_What to work on:_
Beneath this instruction is a block of data; output from it exactly the lines that run from the one containing "MediaHuman YouTube Downloader" through the one containing "Cupcakes Vs. Brownies Teaser Trailer", inclusive.

_Listed records:_

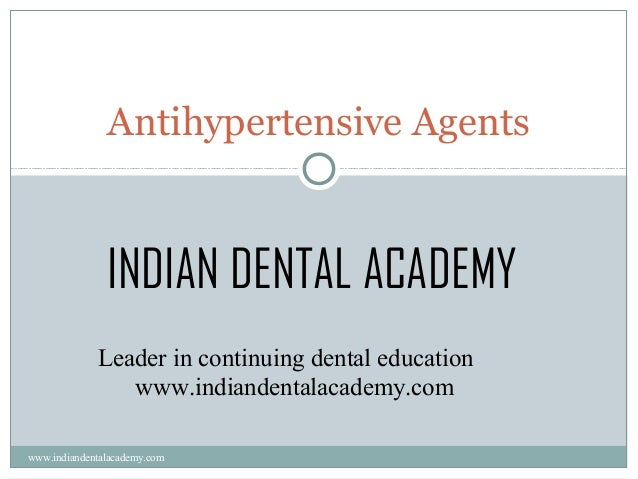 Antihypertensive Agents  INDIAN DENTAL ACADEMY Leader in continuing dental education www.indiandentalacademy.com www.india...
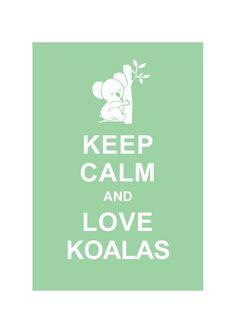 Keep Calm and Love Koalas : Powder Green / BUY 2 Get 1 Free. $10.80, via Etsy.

* * *

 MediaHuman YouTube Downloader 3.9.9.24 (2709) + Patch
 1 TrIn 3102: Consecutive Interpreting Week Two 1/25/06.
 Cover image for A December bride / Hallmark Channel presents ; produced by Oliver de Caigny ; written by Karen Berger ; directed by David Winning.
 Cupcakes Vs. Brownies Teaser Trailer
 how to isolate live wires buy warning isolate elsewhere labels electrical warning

_Worked solution:_
 MediaHuman YouTube Downloader 3.9.9.24 (2709) + Patch
 1 TrIn 3102: Consecutive Interpreting Week Two 1/25/06.
 Cover image for A December bride / Hallmark Channel presents ; produced by Oliver de Caigny ; written by Karen Berger ; directed by David Winning.
 Cupcakes Vs. Brownies Teaser Trailer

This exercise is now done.